Your goal:
Write out only the lines running from the one that contains "Q: Fraction of annotators marking young" to the end of the material, both ends included.

════════════════

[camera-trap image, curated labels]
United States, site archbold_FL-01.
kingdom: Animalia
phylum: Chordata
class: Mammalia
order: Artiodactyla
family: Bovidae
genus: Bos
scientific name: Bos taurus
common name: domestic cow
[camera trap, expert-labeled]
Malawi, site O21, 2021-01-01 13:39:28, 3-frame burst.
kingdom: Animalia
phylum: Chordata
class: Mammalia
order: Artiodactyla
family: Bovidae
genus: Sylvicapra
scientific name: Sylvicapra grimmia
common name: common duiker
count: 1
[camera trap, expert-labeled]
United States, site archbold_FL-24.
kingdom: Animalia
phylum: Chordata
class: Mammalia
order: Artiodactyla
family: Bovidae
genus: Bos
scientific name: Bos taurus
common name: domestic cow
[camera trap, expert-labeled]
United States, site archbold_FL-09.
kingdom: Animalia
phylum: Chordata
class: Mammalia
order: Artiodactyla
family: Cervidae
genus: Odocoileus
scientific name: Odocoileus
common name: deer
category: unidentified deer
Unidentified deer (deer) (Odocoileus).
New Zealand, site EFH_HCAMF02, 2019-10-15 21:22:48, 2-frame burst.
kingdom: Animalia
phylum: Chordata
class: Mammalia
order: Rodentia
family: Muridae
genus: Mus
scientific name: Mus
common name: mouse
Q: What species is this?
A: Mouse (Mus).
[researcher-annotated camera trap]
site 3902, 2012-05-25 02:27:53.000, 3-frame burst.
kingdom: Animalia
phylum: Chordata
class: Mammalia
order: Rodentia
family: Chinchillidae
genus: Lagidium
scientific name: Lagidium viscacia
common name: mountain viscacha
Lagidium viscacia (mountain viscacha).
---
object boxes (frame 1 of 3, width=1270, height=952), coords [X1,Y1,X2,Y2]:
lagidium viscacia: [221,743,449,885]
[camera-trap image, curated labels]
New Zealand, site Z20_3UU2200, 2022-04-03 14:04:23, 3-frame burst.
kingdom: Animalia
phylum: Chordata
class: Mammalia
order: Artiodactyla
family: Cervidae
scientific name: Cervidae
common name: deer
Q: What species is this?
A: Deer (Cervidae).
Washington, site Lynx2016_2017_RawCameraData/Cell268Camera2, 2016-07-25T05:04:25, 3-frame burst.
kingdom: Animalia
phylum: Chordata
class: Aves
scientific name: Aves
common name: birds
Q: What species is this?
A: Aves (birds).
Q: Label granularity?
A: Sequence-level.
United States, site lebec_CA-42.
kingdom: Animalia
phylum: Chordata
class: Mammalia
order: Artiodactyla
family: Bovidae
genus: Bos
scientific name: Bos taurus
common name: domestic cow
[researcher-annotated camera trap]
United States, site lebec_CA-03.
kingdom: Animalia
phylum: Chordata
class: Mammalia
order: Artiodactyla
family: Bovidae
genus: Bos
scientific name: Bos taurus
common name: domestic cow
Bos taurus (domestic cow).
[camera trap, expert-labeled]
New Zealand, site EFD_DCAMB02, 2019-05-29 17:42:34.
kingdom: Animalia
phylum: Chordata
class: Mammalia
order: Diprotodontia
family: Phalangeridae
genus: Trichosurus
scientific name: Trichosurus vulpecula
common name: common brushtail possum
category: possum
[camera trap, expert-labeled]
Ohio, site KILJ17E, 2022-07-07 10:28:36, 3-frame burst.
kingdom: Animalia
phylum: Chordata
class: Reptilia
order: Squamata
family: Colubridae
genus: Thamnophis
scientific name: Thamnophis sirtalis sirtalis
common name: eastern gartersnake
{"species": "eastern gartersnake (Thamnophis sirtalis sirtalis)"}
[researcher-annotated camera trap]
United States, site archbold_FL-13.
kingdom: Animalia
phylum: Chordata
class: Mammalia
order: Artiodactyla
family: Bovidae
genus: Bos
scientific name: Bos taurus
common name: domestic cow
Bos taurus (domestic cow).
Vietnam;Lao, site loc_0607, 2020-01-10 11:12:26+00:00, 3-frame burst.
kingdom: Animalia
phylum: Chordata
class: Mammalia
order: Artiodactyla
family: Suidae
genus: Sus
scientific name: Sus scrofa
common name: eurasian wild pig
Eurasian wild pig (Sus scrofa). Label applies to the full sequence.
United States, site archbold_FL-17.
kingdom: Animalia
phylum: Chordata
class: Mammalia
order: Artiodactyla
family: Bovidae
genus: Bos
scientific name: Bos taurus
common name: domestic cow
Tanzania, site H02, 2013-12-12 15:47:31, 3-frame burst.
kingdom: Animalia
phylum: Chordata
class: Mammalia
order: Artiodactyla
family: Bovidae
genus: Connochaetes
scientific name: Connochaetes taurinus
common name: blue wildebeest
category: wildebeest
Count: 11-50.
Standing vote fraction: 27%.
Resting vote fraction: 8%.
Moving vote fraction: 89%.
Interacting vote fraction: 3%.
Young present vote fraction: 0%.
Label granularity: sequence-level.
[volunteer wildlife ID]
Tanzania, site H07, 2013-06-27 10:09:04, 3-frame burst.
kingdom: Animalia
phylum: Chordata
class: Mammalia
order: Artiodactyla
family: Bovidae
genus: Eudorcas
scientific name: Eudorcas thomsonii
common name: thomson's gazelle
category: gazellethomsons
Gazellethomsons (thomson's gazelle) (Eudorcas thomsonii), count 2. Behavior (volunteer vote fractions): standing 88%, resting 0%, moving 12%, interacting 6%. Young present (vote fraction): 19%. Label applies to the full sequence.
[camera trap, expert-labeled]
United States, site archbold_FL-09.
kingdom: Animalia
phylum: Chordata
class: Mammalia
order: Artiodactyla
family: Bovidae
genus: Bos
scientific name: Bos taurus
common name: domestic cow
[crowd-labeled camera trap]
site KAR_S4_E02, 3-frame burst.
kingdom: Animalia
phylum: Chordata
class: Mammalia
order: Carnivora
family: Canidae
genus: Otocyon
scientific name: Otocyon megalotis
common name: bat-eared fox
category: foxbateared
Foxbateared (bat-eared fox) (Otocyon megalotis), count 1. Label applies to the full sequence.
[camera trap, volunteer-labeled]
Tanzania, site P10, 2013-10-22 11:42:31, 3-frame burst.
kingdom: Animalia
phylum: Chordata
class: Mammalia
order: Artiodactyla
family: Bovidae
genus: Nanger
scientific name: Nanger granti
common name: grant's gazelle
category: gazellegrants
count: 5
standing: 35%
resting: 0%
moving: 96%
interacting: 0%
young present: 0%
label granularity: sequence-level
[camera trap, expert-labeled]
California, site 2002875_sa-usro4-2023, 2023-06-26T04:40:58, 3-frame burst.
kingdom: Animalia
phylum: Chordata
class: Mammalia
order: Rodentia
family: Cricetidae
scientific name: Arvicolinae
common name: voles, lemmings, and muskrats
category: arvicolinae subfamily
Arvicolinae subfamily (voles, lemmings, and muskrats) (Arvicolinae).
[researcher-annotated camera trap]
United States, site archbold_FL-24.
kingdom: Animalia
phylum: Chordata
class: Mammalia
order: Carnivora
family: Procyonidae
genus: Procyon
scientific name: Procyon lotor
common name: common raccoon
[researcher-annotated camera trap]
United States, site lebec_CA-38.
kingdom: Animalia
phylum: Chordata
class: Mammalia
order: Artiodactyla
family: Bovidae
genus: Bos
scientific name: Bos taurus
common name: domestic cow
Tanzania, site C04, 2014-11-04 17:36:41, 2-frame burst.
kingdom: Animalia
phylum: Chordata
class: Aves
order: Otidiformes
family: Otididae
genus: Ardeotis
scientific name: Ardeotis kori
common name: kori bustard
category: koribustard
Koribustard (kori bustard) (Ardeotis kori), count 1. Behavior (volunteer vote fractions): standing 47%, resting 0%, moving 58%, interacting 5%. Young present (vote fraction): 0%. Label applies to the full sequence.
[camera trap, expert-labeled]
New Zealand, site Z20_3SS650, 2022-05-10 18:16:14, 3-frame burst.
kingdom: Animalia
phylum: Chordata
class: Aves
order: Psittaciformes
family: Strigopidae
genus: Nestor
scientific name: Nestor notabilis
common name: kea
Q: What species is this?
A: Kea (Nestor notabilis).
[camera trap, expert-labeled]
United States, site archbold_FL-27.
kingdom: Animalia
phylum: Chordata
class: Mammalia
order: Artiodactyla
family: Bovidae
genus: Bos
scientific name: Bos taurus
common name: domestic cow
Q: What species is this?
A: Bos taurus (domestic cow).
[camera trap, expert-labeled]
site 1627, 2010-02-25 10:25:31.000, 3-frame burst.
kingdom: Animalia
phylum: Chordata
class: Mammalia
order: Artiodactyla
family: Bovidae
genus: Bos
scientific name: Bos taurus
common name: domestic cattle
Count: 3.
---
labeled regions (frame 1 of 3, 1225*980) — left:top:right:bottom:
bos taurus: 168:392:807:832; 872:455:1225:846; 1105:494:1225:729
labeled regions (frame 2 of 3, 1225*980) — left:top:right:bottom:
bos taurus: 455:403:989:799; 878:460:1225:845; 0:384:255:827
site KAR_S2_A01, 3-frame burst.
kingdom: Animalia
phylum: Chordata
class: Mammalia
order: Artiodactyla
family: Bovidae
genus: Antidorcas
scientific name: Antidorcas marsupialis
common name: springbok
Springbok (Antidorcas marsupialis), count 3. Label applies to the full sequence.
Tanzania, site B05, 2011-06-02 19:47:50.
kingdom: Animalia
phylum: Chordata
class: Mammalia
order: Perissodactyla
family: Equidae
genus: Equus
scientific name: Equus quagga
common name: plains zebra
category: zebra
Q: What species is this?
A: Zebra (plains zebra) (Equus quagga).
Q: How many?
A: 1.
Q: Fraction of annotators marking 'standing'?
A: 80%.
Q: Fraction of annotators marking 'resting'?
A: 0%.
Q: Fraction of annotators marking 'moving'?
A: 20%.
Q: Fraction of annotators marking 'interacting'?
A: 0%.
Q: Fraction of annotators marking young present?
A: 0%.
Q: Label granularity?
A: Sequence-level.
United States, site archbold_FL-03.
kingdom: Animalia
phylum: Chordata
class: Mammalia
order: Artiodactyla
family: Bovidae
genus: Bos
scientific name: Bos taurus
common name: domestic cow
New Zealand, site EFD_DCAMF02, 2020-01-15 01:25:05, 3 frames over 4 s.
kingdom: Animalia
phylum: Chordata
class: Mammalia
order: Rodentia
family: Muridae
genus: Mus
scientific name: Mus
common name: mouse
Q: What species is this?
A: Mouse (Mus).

════════════════

Task solution:
Q: Fraction of annotators marking young present?
A: 0%.
Q: Label granularity?
A: Sequence-level.
United States, site archbold_FL-03.
kingdom: Animalia
phylum: Chordata
class: Mammalia
order: Artiodactyla
family: Bovidae
genus: Bos
scientific name: Bos taurus
common name: domestic cow
New Zealand, site EFD_DCAMF02, 2020-01-15 01:25:05, 3 frames over 4 s.
kingdom: Animalia
phylum: Chordata
class: Mammalia
order: Rodentia
family: Muridae
genus: Mus
scientific name: Mus
common name: mouse
Q: What species is this?
A: Mouse (Mus).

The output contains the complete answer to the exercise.